Frontline Gastroenterol. 2019 Jun 6;11(2):140-147. doi: 10.1136/flgastro-2019-101211. eCollection 2020 Mar.
Irritable bowel syndrome (IBS) is a common functional gastrointestinal disorder which accounts for a substantial proportion of a gastroenterologist's time in the outpatient clinic. However, there is variability in approaches to diagnosis and investigation between physicians, dependent on expertise. Many patients express disappointment over the lack of a patient-centred approach. Consequently, there have been calls for the care of patients with IBS to be standardised, a process which aims to promote high-quality and high-value care. Making an early diagnosis, based on a clinical assessment of symptoms, while limiting use of investigations, are key tenets of this process. Exhaustive investigation to exclude all organic pathology is unnecessary, and may be counterproductive. Routine blood tests in suspected IBS have low yield, but are an acceptable part of routine practice. All patients should have coeliac serology tested, regardless of their predominant stool form. Patients with diarrhoea should have a faecal calprotectin measured, and should proceed to colonoscopy to exclude inflammatory bowel disease (IBD) if this is positive. Beyond this, the need for investigations should be made on a case-by-case basis, contingent on the reporting of known risk factors for organic pathology. Colonoscopy should be considered in any patient with alarm features for colorectal cancer, and in those whose clinical features are suggestive of microscopic colitis. A 23-seleno-25-homotaurocholic acid (SeHCAT) scan should be considered in patients with IBS-D, a third of whom may actually have bile acid diarrhoea. There is no role for routine hydrogen breath tests for lactose malabsorption or small intestinal bacterial overgrowth.
肠易激综合征(IBS)是一种常见的功能性胃肠疾病,在胃肠病学家的门诊时间中占相当大的比例。
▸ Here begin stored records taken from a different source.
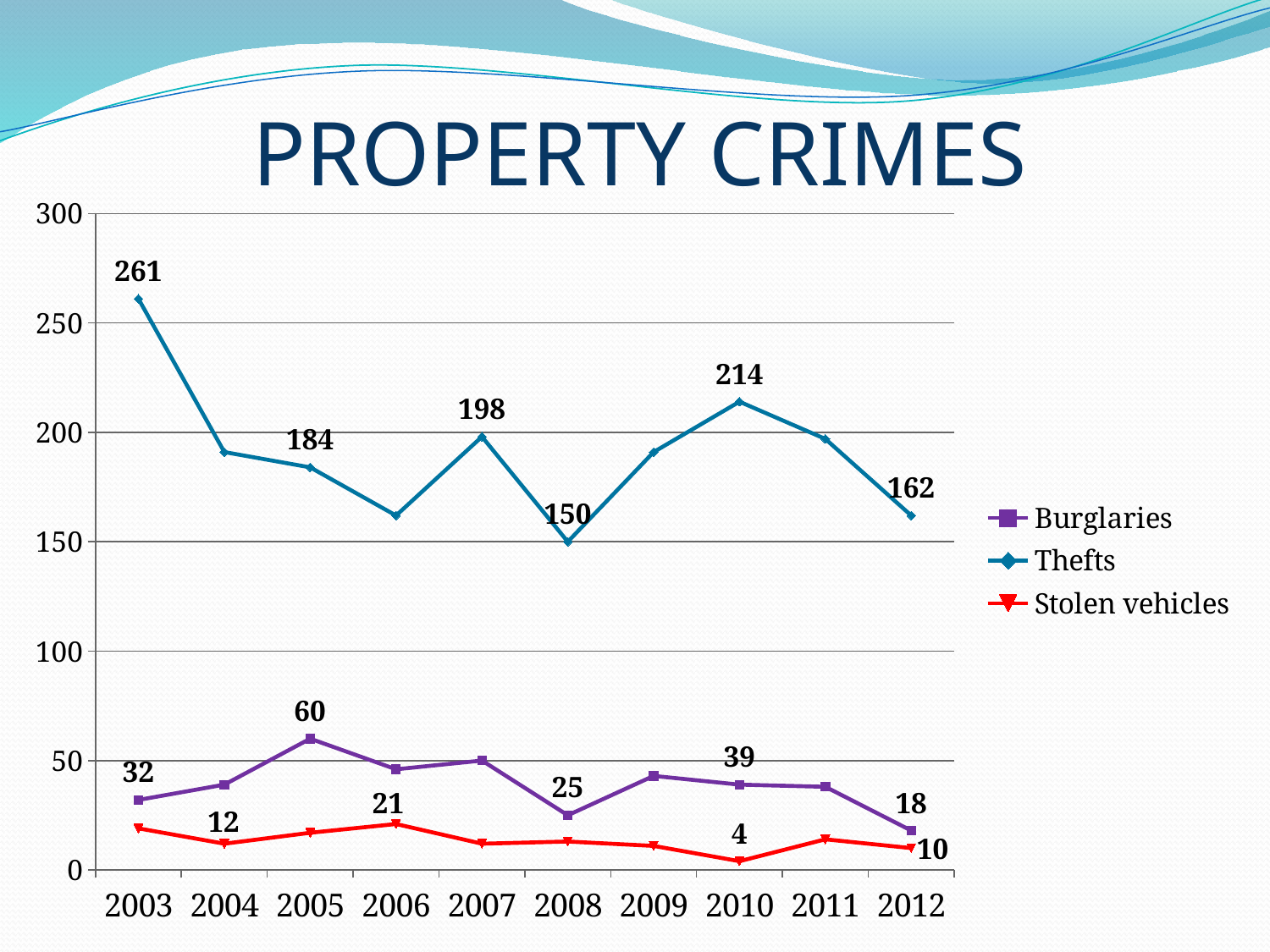
What kind of chart is shown on the slide? line chart What is the difference between the Thefts values in 2003 and 2012? 99 In which year is the Thefts value highest? 2003 What is the value for Burglaries in 2005? 60 In which year is the Thefts value lowest? 2008 How many years are shown on the x axis? 10 Is the value for Thefts in 2009 greater or less than 150? greater Which is larger, the Burglaries value in 2005 or the Burglaries value in 2012? 2005 What is the value for Thefts in 2003? 261 What is the value for Stolen vehicles in 2010? 4 How many series does the legend list? 3 Does the Thefts value rise or fall from 2003 to 2004? fall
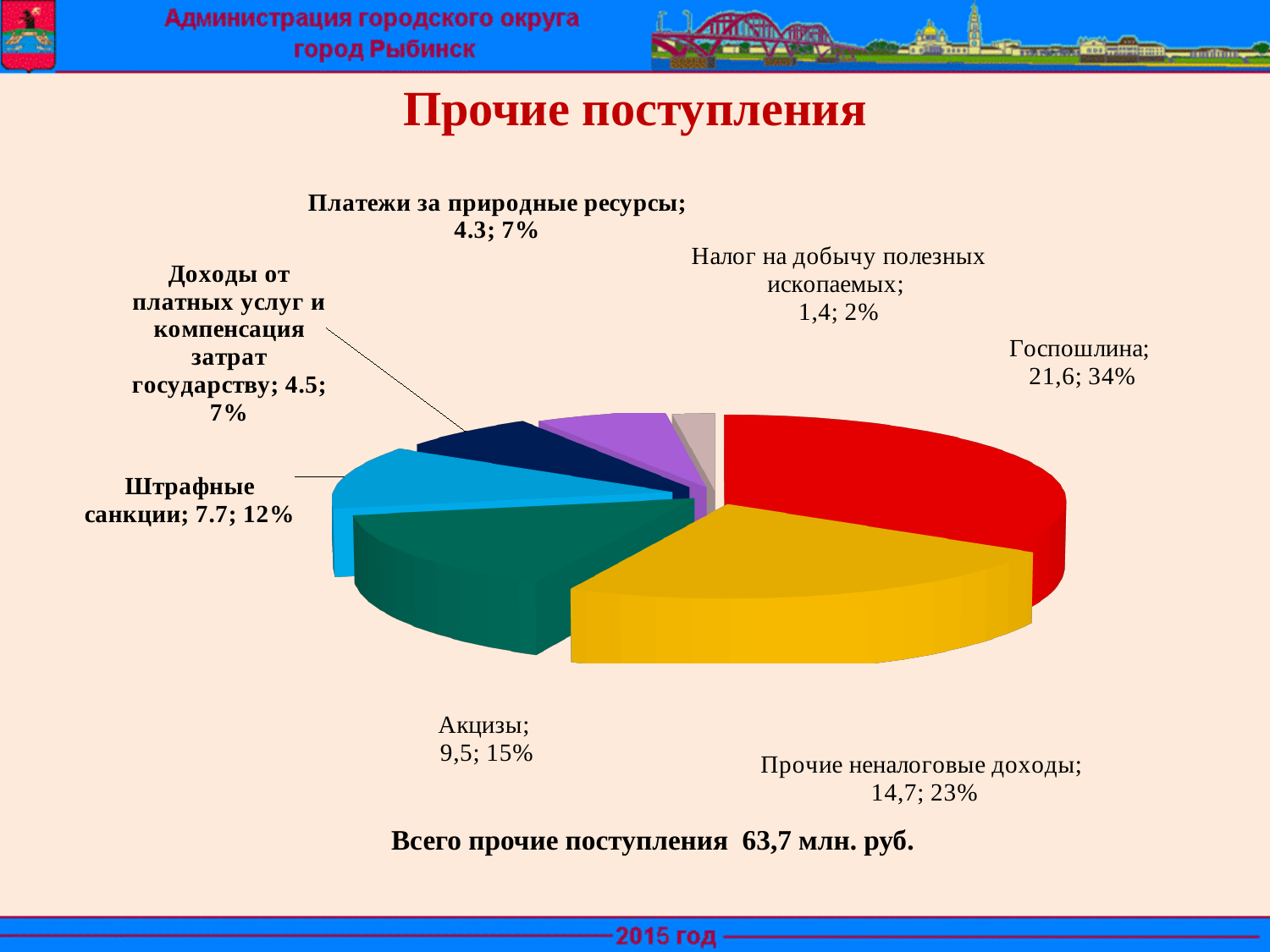
What is the difference between the values for Госпошлина and Прочие неналоговые доходы? 6,9 How many slices does the pie chart have? 7 What is the value shown for Штрафные санкции? 7.7 What share of the pie does Акцизы represent? 15% What is the value shown for Госпошлина? 21,6 Which category has the smallest slice of the pie? Налог на добычу полезных ископаемых Which is larger, the value for Акцизы or the value for Штрафные санкции? Акцизы What is the title of the chart on the slide? Прочие поступления Which category has the largest slice of the pie? Госпошлина What is the total of all other receipts (Всего прочие поступления) stated on the slide? 63,7 млн. руб. What share of the pie does Прочие неналоговые доходы represent? 23% What kind of chart is shown on the slide? pie chart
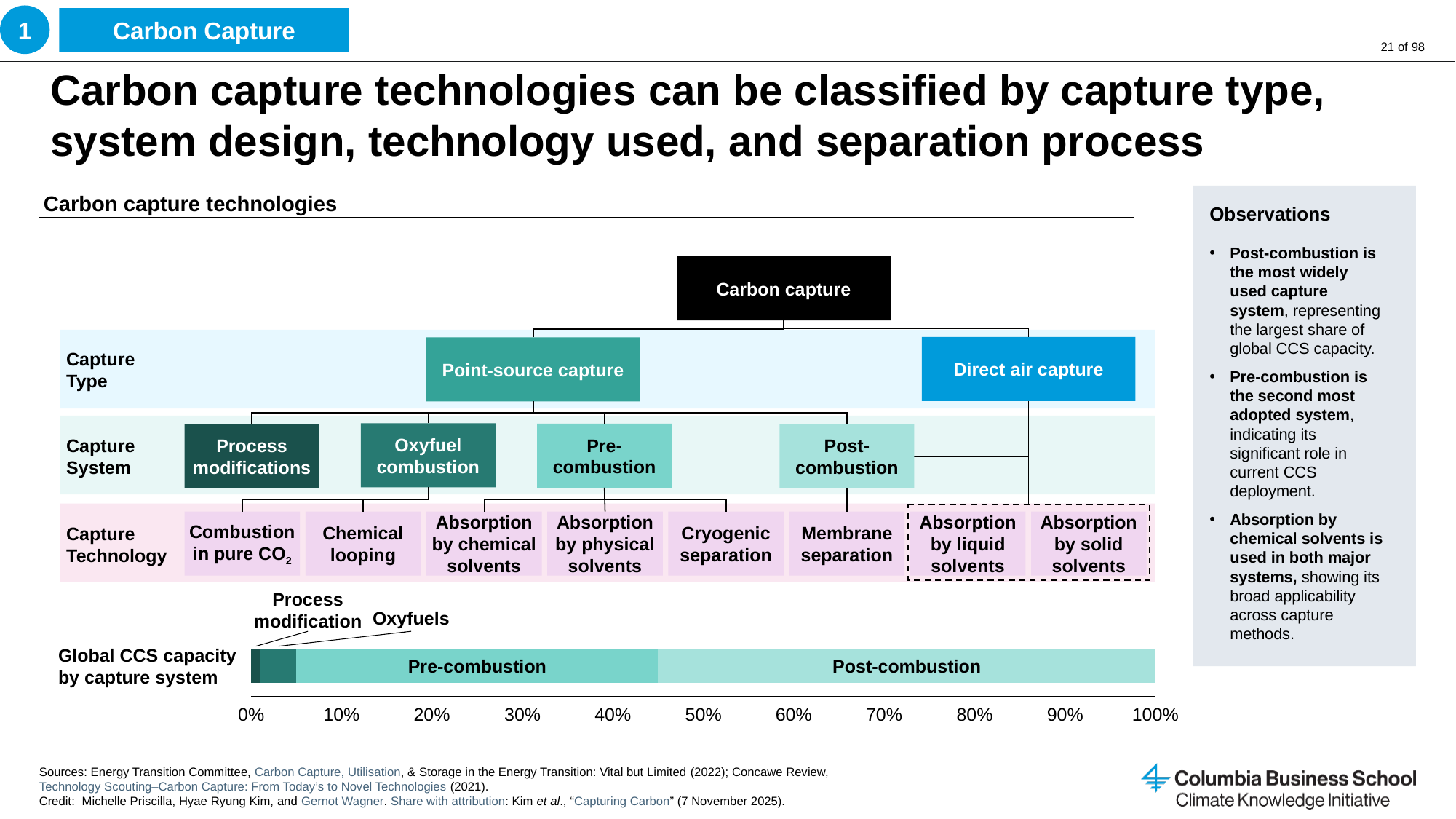
In the 'Global CCS capacity by capture system' chart, which capture system has the smallest share? Process modification How many capture-system segments make up the 'Global CCS capacity by capture system' bar? 4 In the 'Global CCS capacity by capture system' chart, is the share for Pre-combustion greater or less than 50%? less What is the highest value shown on the x axis of the 'Global CCS capacity by capture system' chart? 100% In the 'Global CCS capacity by capture system' chart, is the share for Oxyfuels greater or less than 10%? less Which segment of the 'Global CCS capacity by capture system' bar is shown in the lightest shade of teal? Post-combustion In the 'Global CCS capacity by capture system' chart, which is larger: the Oxyfuels segment or the Pre-combustion segment? Pre-combustion In the 'Global CCS capacity by capture system' chart, which capture system has the largest share? Post-combustion In the 'Global CCS capacity by capture system' chart, which is larger: the Pre-combustion segment or the Post-combustion segment? Post-combustion In the 'Global CCS capacity by capture system' chart, is the share for Post-combustion greater or less than 40%? greater What kind of chart is the 'Global CCS capacity by capture system' chart? bar chart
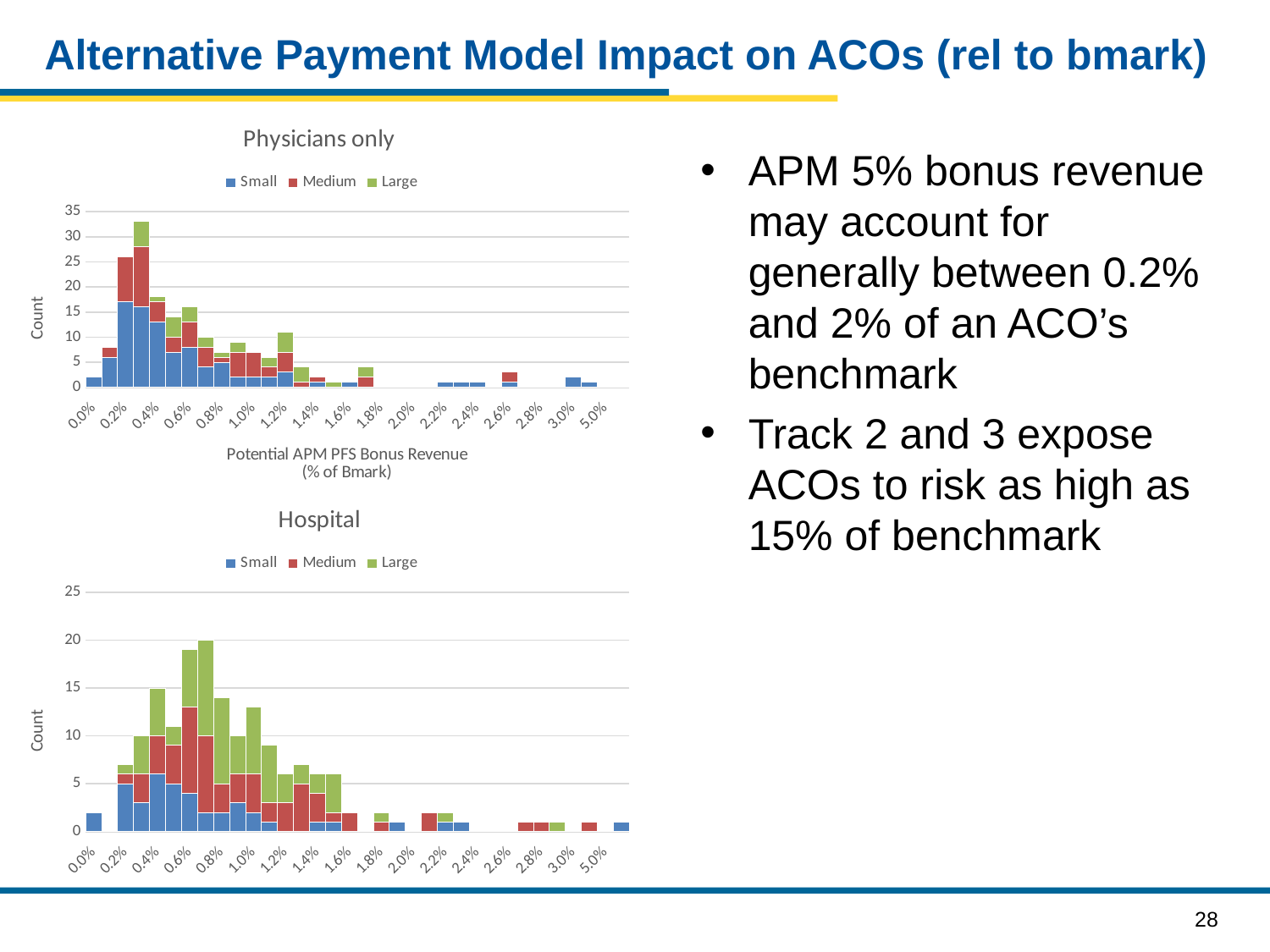
In the "Hospital" chart, is the total count for the 0.2% bar greater or less than 5? greater What is the x-axis title of the "Physicians only" chart? Potential APM PFS Bonus Revenue (% of Bmark) What are the legend entries on the "Physicians only" chart? Small, Medium, Large In the "Physicians only" chart, which bar is taller: 0.2% or 1.0%? 0.2% In the "Physicians only" chart, is the tallest bar greater or less than 30? greater In the "Hospital" chart, which bar is taller: 0.4% or 2.0%? 0.4% What kind of chart is the "Physicians only" chart? Stacked bar chart Which chart has the taller peak bar, "Physicians only" or "Hospital"? Physicians only How many series does the legend of the "Hospital" chart list? 3 In the "Hospital" chart, is the total count for the 0.0% bar greater or less than 5? less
然而,医生之间在诊断和检查方法上存在差异,这取决于专业知识。许多患者对缺乏以患者为中心的方法表示失望。因此,有人呼吁对IBS患者的护理进行标准化,这一过程旨在促进高质量和高价值的护理。基于症状的临床评估尽早做出诊断,同时限制检查的使用,是这一过程的关键原则。详尽地检查以排除所有器质性病变是不必要的,而且可能适得其反。疑似IBS患者的常规血液检查阳性率较低,但仍是常规诊疗中可接受的一部分。所有患者都应进行乳糜泻血清学检测,无论其主要大便形式如何。腹泻患者应检测粪便钙卫蛋白,如果结果为阳性,则应进行结肠镜检查以排除炎症性肠病(IBD)。除此之外,应根据具体情况决定是否需要进行检查,这取决于是否报告了器质性病变的已知危险因素。任何有结直肠癌警报特征的患者以及临床特征提示显微镜下结肠炎的患者都应考虑进行结肠镜检查。对于腹泻型IBS患者应考虑进行23-硒代-25-高牛磺胆酸(SeHCAT)扫描,其中三分之一的患者可能实际上患有胆汁酸腹泻。对于乳糖吸收不良或小肠细菌过度生长,常规氢呼气试验没有作用。